RBF Network. For uncertainty estimation, we adapt Radial Basis Functions Network (RBFN) [1, 26] and its feature-distance uncertainty estimation framework. This deterministic uncertainty quantification approach forgoes the disadvantages of dropout or ensemble methods that require multiple passes through network. The predictions of RBFN are made by computing a kernel function and a distance function, between the feature vector computed by deep model and the centroids. The uncertainty of the prediction is measured as the distance between the model output and the closest centroid. Data points with feature vectors that are far away from centroids do not belong to any class and can be considered out of distribution.

===============

GOALS:
#1 In the RBF network passage, how is the uncertainty of a prediction measured?
#2 Rewrite the RBF network passage from "RBF Network. For" up to and including "out of distribution.", swapping "kernel function" for "similarity function".
#3 Pick up the RBF network passage after its last sentence and extend it with a few more sentences in the same technical style.

===============

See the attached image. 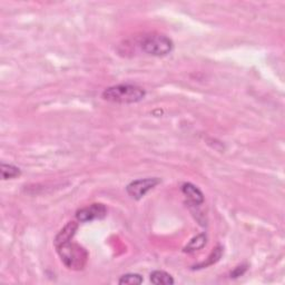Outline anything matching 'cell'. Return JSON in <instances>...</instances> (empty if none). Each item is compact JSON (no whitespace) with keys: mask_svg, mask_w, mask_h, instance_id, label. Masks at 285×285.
<instances>
[{"mask_svg":"<svg viewBox=\"0 0 285 285\" xmlns=\"http://www.w3.org/2000/svg\"><path fill=\"white\" fill-rule=\"evenodd\" d=\"M55 248L62 259V262L69 270L80 271L86 266L87 261H88V253L83 246L73 243L71 241H67V242L59 244Z\"/></svg>","mask_w":285,"mask_h":285,"instance_id":"cell-1","label":"cell"},{"mask_svg":"<svg viewBox=\"0 0 285 285\" xmlns=\"http://www.w3.org/2000/svg\"><path fill=\"white\" fill-rule=\"evenodd\" d=\"M145 90L139 86L122 84L108 87L103 92V98L107 102L117 104H134L144 100Z\"/></svg>","mask_w":285,"mask_h":285,"instance_id":"cell-2","label":"cell"},{"mask_svg":"<svg viewBox=\"0 0 285 285\" xmlns=\"http://www.w3.org/2000/svg\"><path fill=\"white\" fill-rule=\"evenodd\" d=\"M142 52L156 57H164L171 54L174 43L171 38L162 34H151L142 38L140 42Z\"/></svg>","mask_w":285,"mask_h":285,"instance_id":"cell-3","label":"cell"},{"mask_svg":"<svg viewBox=\"0 0 285 285\" xmlns=\"http://www.w3.org/2000/svg\"><path fill=\"white\" fill-rule=\"evenodd\" d=\"M161 183V179L157 177L152 178H144V179H136L134 182H131L127 185L126 191H127L128 195L134 200H140L141 197L146 195L147 192H150Z\"/></svg>","mask_w":285,"mask_h":285,"instance_id":"cell-4","label":"cell"},{"mask_svg":"<svg viewBox=\"0 0 285 285\" xmlns=\"http://www.w3.org/2000/svg\"><path fill=\"white\" fill-rule=\"evenodd\" d=\"M107 215V208L104 204H100V203H96V204H91L87 207L80 208L76 213V218L79 222H91L94 220H102Z\"/></svg>","mask_w":285,"mask_h":285,"instance_id":"cell-5","label":"cell"},{"mask_svg":"<svg viewBox=\"0 0 285 285\" xmlns=\"http://www.w3.org/2000/svg\"><path fill=\"white\" fill-rule=\"evenodd\" d=\"M182 193L185 195L192 205L199 206L204 203V195L199 187L191 183H185L182 186Z\"/></svg>","mask_w":285,"mask_h":285,"instance_id":"cell-6","label":"cell"},{"mask_svg":"<svg viewBox=\"0 0 285 285\" xmlns=\"http://www.w3.org/2000/svg\"><path fill=\"white\" fill-rule=\"evenodd\" d=\"M77 228H78V224L77 223H76V222H69L67 225H66L62 229V231H60L57 234V236L55 238V241H54L55 246H57L59 244L67 242V241H71V239L74 238L76 231H77Z\"/></svg>","mask_w":285,"mask_h":285,"instance_id":"cell-7","label":"cell"},{"mask_svg":"<svg viewBox=\"0 0 285 285\" xmlns=\"http://www.w3.org/2000/svg\"><path fill=\"white\" fill-rule=\"evenodd\" d=\"M151 282L155 285H172L174 284V278L164 271H154L151 274Z\"/></svg>","mask_w":285,"mask_h":285,"instance_id":"cell-8","label":"cell"},{"mask_svg":"<svg viewBox=\"0 0 285 285\" xmlns=\"http://www.w3.org/2000/svg\"><path fill=\"white\" fill-rule=\"evenodd\" d=\"M206 244V235L204 233H202L200 235H197L194 239L191 240V242L185 246L184 252H187V253H192V252L199 251L203 249Z\"/></svg>","mask_w":285,"mask_h":285,"instance_id":"cell-9","label":"cell"},{"mask_svg":"<svg viewBox=\"0 0 285 285\" xmlns=\"http://www.w3.org/2000/svg\"><path fill=\"white\" fill-rule=\"evenodd\" d=\"M0 169H2V175L3 179H12L20 176V169L14 165H9V164L2 163L0 165Z\"/></svg>","mask_w":285,"mask_h":285,"instance_id":"cell-10","label":"cell"},{"mask_svg":"<svg viewBox=\"0 0 285 285\" xmlns=\"http://www.w3.org/2000/svg\"><path fill=\"white\" fill-rule=\"evenodd\" d=\"M222 255H223V248H222V246L218 245L216 249H214V251L212 252L211 255L207 257L206 262L201 263V264L197 265V267H195V268H204L206 266H210V265L215 264L217 261H220Z\"/></svg>","mask_w":285,"mask_h":285,"instance_id":"cell-11","label":"cell"},{"mask_svg":"<svg viewBox=\"0 0 285 285\" xmlns=\"http://www.w3.org/2000/svg\"><path fill=\"white\" fill-rule=\"evenodd\" d=\"M144 278H142L141 275L136 273H129V274H125L122 277L119 278L118 283L119 284H141Z\"/></svg>","mask_w":285,"mask_h":285,"instance_id":"cell-12","label":"cell"},{"mask_svg":"<svg viewBox=\"0 0 285 285\" xmlns=\"http://www.w3.org/2000/svg\"><path fill=\"white\" fill-rule=\"evenodd\" d=\"M246 271V266L242 265V266H238L235 270L231 273V277H239L241 275H243Z\"/></svg>","mask_w":285,"mask_h":285,"instance_id":"cell-13","label":"cell"}]
</instances>
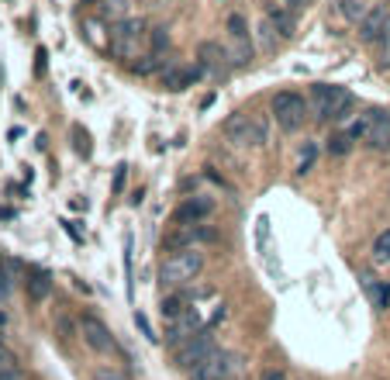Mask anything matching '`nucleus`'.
Instances as JSON below:
<instances>
[{"label": "nucleus", "mask_w": 390, "mask_h": 380, "mask_svg": "<svg viewBox=\"0 0 390 380\" xmlns=\"http://www.w3.org/2000/svg\"><path fill=\"white\" fill-rule=\"evenodd\" d=\"M204 270V253L190 246V249H173L159 266V284L162 291H183L187 284H194Z\"/></svg>", "instance_id": "f03ea898"}, {"label": "nucleus", "mask_w": 390, "mask_h": 380, "mask_svg": "<svg viewBox=\"0 0 390 380\" xmlns=\"http://www.w3.org/2000/svg\"><path fill=\"white\" fill-rule=\"evenodd\" d=\"M377 111V107H373ZM373 111H363L356 122L349 125V138L352 142H366V135H370V125H373Z\"/></svg>", "instance_id": "5701e85b"}, {"label": "nucleus", "mask_w": 390, "mask_h": 380, "mask_svg": "<svg viewBox=\"0 0 390 380\" xmlns=\"http://www.w3.org/2000/svg\"><path fill=\"white\" fill-rule=\"evenodd\" d=\"M73 138H77V149L86 156L90 152V145H86V131H79V128H73Z\"/></svg>", "instance_id": "f704fd0d"}, {"label": "nucleus", "mask_w": 390, "mask_h": 380, "mask_svg": "<svg viewBox=\"0 0 390 380\" xmlns=\"http://www.w3.org/2000/svg\"><path fill=\"white\" fill-rule=\"evenodd\" d=\"M11 291V263H4L0 259V297Z\"/></svg>", "instance_id": "2f4dec72"}, {"label": "nucleus", "mask_w": 390, "mask_h": 380, "mask_svg": "<svg viewBox=\"0 0 390 380\" xmlns=\"http://www.w3.org/2000/svg\"><path fill=\"white\" fill-rule=\"evenodd\" d=\"M380 70H390V35L380 42Z\"/></svg>", "instance_id": "72a5a7b5"}, {"label": "nucleus", "mask_w": 390, "mask_h": 380, "mask_svg": "<svg viewBox=\"0 0 390 380\" xmlns=\"http://www.w3.org/2000/svg\"><path fill=\"white\" fill-rule=\"evenodd\" d=\"M124 187V166H117V173H115V190H121Z\"/></svg>", "instance_id": "e433bc0d"}, {"label": "nucleus", "mask_w": 390, "mask_h": 380, "mask_svg": "<svg viewBox=\"0 0 390 380\" xmlns=\"http://www.w3.org/2000/svg\"><path fill=\"white\" fill-rule=\"evenodd\" d=\"M25 287H28V297L39 304V301H45V297L52 294V277H48V270H28V280H25Z\"/></svg>", "instance_id": "6ab92c4d"}, {"label": "nucleus", "mask_w": 390, "mask_h": 380, "mask_svg": "<svg viewBox=\"0 0 390 380\" xmlns=\"http://www.w3.org/2000/svg\"><path fill=\"white\" fill-rule=\"evenodd\" d=\"M294 18H297V14H290L283 4H270V7H266V21L280 32V39H294V35H297V32H294Z\"/></svg>", "instance_id": "dca6fc26"}, {"label": "nucleus", "mask_w": 390, "mask_h": 380, "mask_svg": "<svg viewBox=\"0 0 390 380\" xmlns=\"http://www.w3.org/2000/svg\"><path fill=\"white\" fill-rule=\"evenodd\" d=\"M93 380H128V377H124L117 367H97V370H93Z\"/></svg>", "instance_id": "c85d7f7f"}, {"label": "nucleus", "mask_w": 390, "mask_h": 380, "mask_svg": "<svg viewBox=\"0 0 390 380\" xmlns=\"http://www.w3.org/2000/svg\"><path fill=\"white\" fill-rule=\"evenodd\" d=\"M214 349V342H211V329H200L194 332L190 339H183L180 346H176V367H183V370H194L197 363L207 356Z\"/></svg>", "instance_id": "0eeeda50"}, {"label": "nucleus", "mask_w": 390, "mask_h": 380, "mask_svg": "<svg viewBox=\"0 0 390 380\" xmlns=\"http://www.w3.org/2000/svg\"><path fill=\"white\" fill-rule=\"evenodd\" d=\"M366 145H373V149H387L390 145V114L387 111H373V125H370V135H366Z\"/></svg>", "instance_id": "f3484780"}, {"label": "nucleus", "mask_w": 390, "mask_h": 380, "mask_svg": "<svg viewBox=\"0 0 390 380\" xmlns=\"http://www.w3.org/2000/svg\"><path fill=\"white\" fill-rule=\"evenodd\" d=\"M373 11H377L373 0H339V14H342L349 25H363Z\"/></svg>", "instance_id": "a211bd4d"}, {"label": "nucleus", "mask_w": 390, "mask_h": 380, "mask_svg": "<svg viewBox=\"0 0 390 380\" xmlns=\"http://www.w3.org/2000/svg\"><path fill=\"white\" fill-rule=\"evenodd\" d=\"M166 48H169V32H166V28H152V52L162 55Z\"/></svg>", "instance_id": "cd10ccee"}, {"label": "nucleus", "mask_w": 390, "mask_h": 380, "mask_svg": "<svg viewBox=\"0 0 390 380\" xmlns=\"http://www.w3.org/2000/svg\"><path fill=\"white\" fill-rule=\"evenodd\" d=\"M0 325H4V311H0Z\"/></svg>", "instance_id": "4c0bfd02"}, {"label": "nucleus", "mask_w": 390, "mask_h": 380, "mask_svg": "<svg viewBox=\"0 0 390 380\" xmlns=\"http://www.w3.org/2000/svg\"><path fill=\"white\" fill-rule=\"evenodd\" d=\"M356 97L339 84H314L311 90V111L318 122H342L352 111Z\"/></svg>", "instance_id": "7ed1b4c3"}, {"label": "nucleus", "mask_w": 390, "mask_h": 380, "mask_svg": "<svg viewBox=\"0 0 390 380\" xmlns=\"http://www.w3.org/2000/svg\"><path fill=\"white\" fill-rule=\"evenodd\" d=\"M108 48H111L115 59L131 66L135 59H145L152 52V32H149V25L142 18H128V21H121V25L111 28Z\"/></svg>", "instance_id": "f257e3e1"}, {"label": "nucleus", "mask_w": 390, "mask_h": 380, "mask_svg": "<svg viewBox=\"0 0 390 380\" xmlns=\"http://www.w3.org/2000/svg\"><path fill=\"white\" fill-rule=\"evenodd\" d=\"M363 280V294H366V301L377 308V311H387L390 308V284L387 280H377V277H359Z\"/></svg>", "instance_id": "2eb2a0df"}, {"label": "nucleus", "mask_w": 390, "mask_h": 380, "mask_svg": "<svg viewBox=\"0 0 390 380\" xmlns=\"http://www.w3.org/2000/svg\"><path fill=\"white\" fill-rule=\"evenodd\" d=\"M0 380H21V363L7 346H0Z\"/></svg>", "instance_id": "4be33fe9"}, {"label": "nucleus", "mask_w": 390, "mask_h": 380, "mask_svg": "<svg viewBox=\"0 0 390 380\" xmlns=\"http://www.w3.org/2000/svg\"><path fill=\"white\" fill-rule=\"evenodd\" d=\"M228 35H232V63L235 66H245V63H252V42H249V25H245V18L242 14H232L228 18Z\"/></svg>", "instance_id": "1a4fd4ad"}, {"label": "nucleus", "mask_w": 390, "mask_h": 380, "mask_svg": "<svg viewBox=\"0 0 390 380\" xmlns=\"http://www.w3.org/2000/svg\"><path fill=\"white\" fill-rule=\"evenodd\" d=\"M197 55H200V70L204 73H211V77H221V73H228V48H221L218 42H200V48H197Z\"/></svg>", "instance_id": "9d476101"}, {"label": "nucleus", "mask_w": 390, "mask_h": 380, "mask_svg": "<svg viewBox=\"0 0 390 380\" xmlns=\"http://www.w3.org/2000/svg\"><path fill=\"white\" fill-rule=\"evenodd\" d=\"M280 4H283V7L290 11V14H304V11L311 7L314 0H280Z\"/></svg>", "instance_id": "7c9ffc66"}, {"label": "nucleus", "mask_w": 390, "mask_h": 380, "mask_svg": "<svg viewBox=\"0 0 390 380\" xmlns=\"http://www.w3.org/2000/svg\"><path fill=\"white\" fill-rule=\"evenodd\" d=\"M308 111H311V104H308L301 93H294V90H280V93L273 97V118L283 131H297V128H304Z\"/></svg>", "instance_id": "39448f33"}, {"label": "nucleus", "mask_w": 390, "mask_h": 380, "mask_svg": "<svg viewBox=\"0 0 390 380\" xmlns=\"http://www.w3.org/2000/svg\"><path fill=\"white\" fill-rule=\"evenodd\" d=\"M314 156H318V145L308 142V145H304V152H301V159H297V173H301V176L314 169Z\"/></svg>", "instance_id": "bb28decb"}, {"label": "nucleus", "mask_w": 390, "mask_h": 380, "mask_svg": "<svg viewBox=\"0 0 390 380\" xmlns=\"http://www.w3.org/2000/svg\"><path fill=\"white\" fill-rule=\"evenodd\" d=\"M349 149H352L349 131H335V135H328V156H349Z\"/></svg>", "instance_id": "b1692460"}, {"label": "nucleus", "mask_w": 390, "mask_h": 380, "mask_svg": "<svg viewBox=\"0 0 390 380\" xmlns=\"http://www.w3.org/2000/svg\"><path fill=\"white\" fill-rule=\"evenodd\" d=\"M225 138L238 149H259L266 145V122L259 114H228L225 118Z\"/></svg>", "instance_id": "20e7f679"}, {"label": "nucleus", "mask_w": 390, "mask_h": 380, "mask_svg": "<svg viewBox=\"0 0 390 380\" xmlns=\"http://www.w3.org/2000/svg\"><path fill=\"white\" fill-rule=\"evenodd\" d=\"M259 380H287V374H283V370H266Z\"/></svg>", "instance_id": "c9c22d12"}, {"label": "nucleus", "mask_w": 390, "mask_h": 380, "mask_svg": "<svg viewBox=\"0 0 390 380\" xmlns=\"http://www.w3.org/2000/svg\"><path fill=\"white\" fill-rule=\"evenodd\" d=\"M159 311H162V318H166V322H176V318L187 311V294H180V291H169V294L162 297Z\"/></svg>", "instance_id": "412c9836"}, {"label": "nucleus", "mask_w": 390, "mask_h": 380, "mask_svg": "<svg viewBox=\"0 0 390 380\" xmlns=\"http://www.w3.org/2000/svg\"><path fill=\"white\" fill-rule=\"evenodd\" d=\"M79 336H83V342H86L93 353H111V349H115L111 329H108L97 315H83V318H79Z\"/></svg>", "instance_id": "6e6552de"}, {"label": "nucleus", "mask_w": 390, "mask_h": 380, "mask_svg": "<svg viewBox=\"0 0 390 380\" xmlns=\"http://www.w3.org/2000/svg\"><path fill=\"white\" fill-rule=\"evenodd\" d=\"M387 35H390V14H387V7H377V11L359 25V42L373 45V42H384Z\"/></svg>", "instance_id": "ddd939ff"}, {"label": "nucleus", "mask_w": 390, "mask_h": 380, "mask_svg": "<svg viewBox=\"0 0 390 380\" xmlns=\"http://www.w3.org/2000/svg\"><path fill=\"white\" fill-rule=\"evenodd\" d=\"M100 25H104L100 18H93V21H86V39H90V42H93V45H104V39H100Z\"/></svg>", "instance_id": "c756f323"}, {"label": "nucleus", "mask_w": 390, "mask_h": 380, "mask_svg": "<svg viewBox=\"0 0 390 380\" xmlns=\"http://www.w3.org/2000/svg\"><path fill=\"white\" fill-rule=\"evenodd\" d=\"M135 325H138V329H142V332H145V339H152V342H156V332H152V325H149V318H145V315H142V311H138V315H135Z\"/></svg>", "instance_id": "473e14b6"}, {"label": "nucleus", "mask_w": 390, "mask_h": 380, "mask_svg": "<svg viewBox=\"0 0 390 380\" xmlns=\"http://www.w3.org/2000/svg\"><path fill=\"white\" fill-rule=\"evenodd\" d=\"M373 259H377V263H390V228L377 235V242H373Z\"/></svg>", "instance_id": "a878e982"}, {"label": "nucleus", "mask_w": 390, "mask_h": 380, "mask_svg": "<svg viewBox=\"0 0 390 380\" xmlns=\"http://www.w3.org/2000/svg\"><path fill=\"white\" fill-rule=\"evenodd\" d=\"M211 211H214V201H207V197H190V201H183V204L173 211V225H194V221H204Z\"/></svg>", "instance_id": "4468645a"}, {"label": "nucleus", "mask_w": 390, "mask_h": 380, "mask_svg": "<svg viewBox=\"0 0 390 380\" xmlns=\"http://www.w3.org/2000/svg\"><path fill=\"white\" fill-rule=\"evenodd\" d=\"M159 66H162V55H159V52H149L145 59L131 63V73H138V77H149V73H156Z\"/></svg>", "instance_id": "393cba45"}, {"label": "nucleus", "mask_w": 390, "mask_h": 380, "mask_svg": "<svg viewBox=\"0 0 390 380\" xmlns=\"http://www.w3.org/2000/svg\"><path fill=\"white\" fill-rule=\"evenodd\" d=\"M97 18L111 28L128 21V0H97Z\"/></svg>", "instance_id": "aec40b11"}, {"label": "nucleus", "mask_w": 390, "mask_h": 380, "mask_svg": "<svg viewBox=\"0 0 390 380\" xmlns=\"http://www.w3.org/2000/svg\"><path fill=\"white\" fill-rule=\"evenodd\" d=\"M232 370H235V356L228 349H218V346H214L194 370H190V380H228Z\"/></svg>", "instance_id": "423d86ee"}, {"label": "nucleus", "mask_w": 390, "mask_h": 380, "mask_svg": "<svg viewBox=\"0 0 390 380\" xmlns=\"http://www.w3.org/2000/svg\"><path fill=\"white\" fill-rule=\"evenodd\" d=\"M211 239H214V232L204 228L200 221H194V225H176V232L166 239V246L169 249H190L197 242H211Z\"/></svg>", "instance_id": "9b49d317"}, {"label": "nucleus", "mask_w": 390, "mask_h": 380, "mask_svg": "<svg viewBox=\"0 0 390 380\" xmlns=\"http://www.w3.org/2000/svg\"><path fill=\"white\" fill-rule=\"evenodd\" d=\"M197 80H200V66L173 63V66H166V70H162V86H166V90H173V93H180V90L194 86Z\"/></svg>", "instance_id": "f8f14e48"}]
</instances>
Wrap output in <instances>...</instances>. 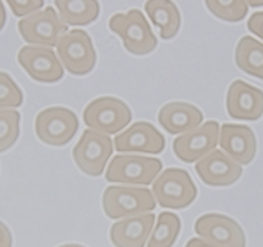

===============

RESPONSES TO THE TASKS:
#1 As the distance between the model output and the closest centroid.

#2
RBF Network. For uncertainty estimation, we adapt Radial Basis Functions Network (RBFN) [1, 26] and its feature-distance uncertainty estimation framework. This deterministic uncertainty quantification approach forgoes the disadvantages of dropout or ensemble methods that require multiple passes through network. The predictions of RBFN are made by computing a similarity function and a distance function, between the feature vector computed by deep model and the centroids. The uncertainty of the prediction is measured as the distance between the model output and the closest centroid. Data points with feature vectors that are far away from centroids do not belong to any class and can be considered out of distribution.

#3
The feature extraction module $g(f(u,v))$ consists of four convolutional layers, taking features at spatial location $f(u,v)$ in the feature map, followed by RBFN-classifier that has two learnable parts: $K$ centers $\mu_{c,k}$ for each class and a weight component $w_{c,k}$ for each center. We apply the radial basis function (gaussian) to the feature output $g(f(u,v))$ and the class centers as a measure of distance between them:

h_{c}(g(f(u,v)),\mu_{c})=\sum_{k=1}^{K}w_{c,k}\exp(-\frac{\left\|g(f(u,v))-\mu_{c,k}\right\|^{2}}{2\sigma^{2}})

(1)

where $\sigma$ is the scale term for Gaussian kernel. Class $c$ with the minimum distance (i.e. maximum $h_{c}$ ) is the final prediction. Uncertainty $\tau$ is computed as the difference between one (upper bound of $h_{c}$ ) and the distance to the predicted class:

\tau=1-\max h_{c}(g(f(u,v)),\mu_{c})

(2)

The adoption of this model and uncertainty estimation framework for semantic segmentation comes with its challenges. We describe next how to tackle them using novel regularization term.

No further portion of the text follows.